The lines from the start of the listing through the line containing "common name: armadillo" should be printed exactly, and no other lines should be printed.
═══ DATA SECTION ═══
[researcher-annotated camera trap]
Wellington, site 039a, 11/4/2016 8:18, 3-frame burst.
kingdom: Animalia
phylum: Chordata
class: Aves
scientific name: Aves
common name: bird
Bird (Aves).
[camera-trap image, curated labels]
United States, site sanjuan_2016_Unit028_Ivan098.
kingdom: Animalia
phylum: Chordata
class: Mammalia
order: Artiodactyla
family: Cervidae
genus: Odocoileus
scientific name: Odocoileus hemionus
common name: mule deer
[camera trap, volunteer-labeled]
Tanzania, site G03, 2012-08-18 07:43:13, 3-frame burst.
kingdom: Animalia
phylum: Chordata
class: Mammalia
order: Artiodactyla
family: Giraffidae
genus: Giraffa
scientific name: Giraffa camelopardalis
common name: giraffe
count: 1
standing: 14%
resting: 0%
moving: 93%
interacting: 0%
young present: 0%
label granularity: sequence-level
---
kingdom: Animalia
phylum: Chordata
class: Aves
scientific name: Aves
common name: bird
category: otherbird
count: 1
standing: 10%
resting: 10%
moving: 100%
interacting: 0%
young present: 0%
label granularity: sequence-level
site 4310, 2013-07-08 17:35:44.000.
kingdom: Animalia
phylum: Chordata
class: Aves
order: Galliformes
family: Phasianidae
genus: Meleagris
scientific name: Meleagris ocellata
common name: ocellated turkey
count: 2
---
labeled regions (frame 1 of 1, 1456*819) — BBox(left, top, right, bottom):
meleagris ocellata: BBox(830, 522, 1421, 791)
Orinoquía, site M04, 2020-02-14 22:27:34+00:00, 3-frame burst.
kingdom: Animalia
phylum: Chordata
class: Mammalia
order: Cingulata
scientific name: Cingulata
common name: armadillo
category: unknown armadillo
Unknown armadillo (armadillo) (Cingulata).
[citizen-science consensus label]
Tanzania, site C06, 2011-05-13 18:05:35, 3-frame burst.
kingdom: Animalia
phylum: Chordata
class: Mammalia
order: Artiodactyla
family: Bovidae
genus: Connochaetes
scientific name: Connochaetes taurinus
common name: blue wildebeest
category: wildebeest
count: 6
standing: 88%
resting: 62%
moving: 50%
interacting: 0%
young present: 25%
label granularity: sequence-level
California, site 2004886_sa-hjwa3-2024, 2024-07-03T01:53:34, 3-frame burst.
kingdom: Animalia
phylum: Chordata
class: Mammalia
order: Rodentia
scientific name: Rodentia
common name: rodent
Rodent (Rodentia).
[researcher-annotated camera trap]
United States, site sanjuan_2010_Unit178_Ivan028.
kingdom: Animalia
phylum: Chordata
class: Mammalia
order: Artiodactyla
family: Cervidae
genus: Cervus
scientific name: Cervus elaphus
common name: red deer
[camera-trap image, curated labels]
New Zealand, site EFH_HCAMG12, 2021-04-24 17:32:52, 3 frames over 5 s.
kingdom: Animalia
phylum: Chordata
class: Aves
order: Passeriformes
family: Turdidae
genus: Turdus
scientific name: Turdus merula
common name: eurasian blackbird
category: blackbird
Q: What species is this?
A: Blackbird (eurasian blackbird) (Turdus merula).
═══
◆ WRITTEN SOLUTION
[researcher-annotated camera trap]
Wellington, site 039a, 11/4/2016 8:18, 3-frame burst.
kingdom: Animalia
phylum: Chordata
class: Aves
scientific name: Aves
common name: bird
Bird (Aves).
[camera-trap image, curated labels]
United States, site sanjuan_2016_Unit028_Ivan098.
kingdom: Animalia
phylum: Chordata
class: Mammalia
order: Artiodactyla
family: Cervidae
genus: Odocoileus
scientific name: Odocoileus hemionus
common name: mule deer
[camera trap, volunteer-labeled]
Tanzania, site G03, 2012-08-18 07:43:13, 3-frame burst.
kingdom: Animalia
phylum: Chordata
class: Mammalia
order: Artiodactyla
family: Giraffidae
genus: Giraffa
scientific name: Giraffa camelopardalis
common name: giraffe
count: 1
standing: 14%
resting: 0%
moving: 93%
interacting: 0%
young present: 0%
label granularity: sequence-level
---
kingdom: Animalia
phylum: Chordata
class: Aves
scientific name: Aves
common name: bird
category: otherbird
count: 1
standing: 10%
resting: 10%
moving: 100%
interacting: 0%
young present: 0%
label granularity: sequence-level
site 4310, 2013-07-08 17:35:44.000.
kingdom: Animalia
phylum: Chordata
class: Aves
order: Galliformes
family: Phasianidae
genus: Meleagris
scientific name: Meleagris ocellata
common name: ocellated turkey
count: 2
---
labeled regions (frame 1 of 1, 1456*819) — BBox(left, top, right, bottom):
meleagris ocellata: BBox(830, 522, 1421, 791)
Orinoquía, site M04, 2020-02-14 22:27:34+00:00, 3-frame burst.
kingdom: Animalia
phylum: Chordata
class: Mammalia
order: Cingulata
scientific name: Cingulata
common name: armadillo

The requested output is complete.